§ Material provided:
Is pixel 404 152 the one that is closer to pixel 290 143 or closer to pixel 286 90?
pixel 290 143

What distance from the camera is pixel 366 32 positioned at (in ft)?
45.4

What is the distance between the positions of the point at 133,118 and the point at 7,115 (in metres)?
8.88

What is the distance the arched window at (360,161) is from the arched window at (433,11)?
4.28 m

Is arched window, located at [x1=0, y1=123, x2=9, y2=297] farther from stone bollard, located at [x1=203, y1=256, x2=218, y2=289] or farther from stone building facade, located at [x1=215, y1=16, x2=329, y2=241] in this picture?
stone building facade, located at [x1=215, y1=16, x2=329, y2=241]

§ Problem requirements:
Write out every entry exactly as given.

§ Finished answer:
Is pixel 404 152 the one that is closer to pixel 290 143 or closer to pixel 286 90?
pixel 290 143

What distance from the camera is pixel 366 32 positioned at (in ft)?
45.4

What is the distance between the positions of the point at 133,118 and the point at 7,115 (in metres)?
8.88

What is the distance the arched window at (360,161) is from the arched window at (433,11)?
4.28 m

Is arched window, located at [x1=0, y1=123, x2=9, y2=297] farther from stone bollard, located at [x1=203, y1=256, x2=218, y2=289] or farther from stone building facade, located at [x1=215, y1=16, x2=329, y2=241] in this picture?
stone building facade, located at [x1=215, y1=16, x2=329, y2=241]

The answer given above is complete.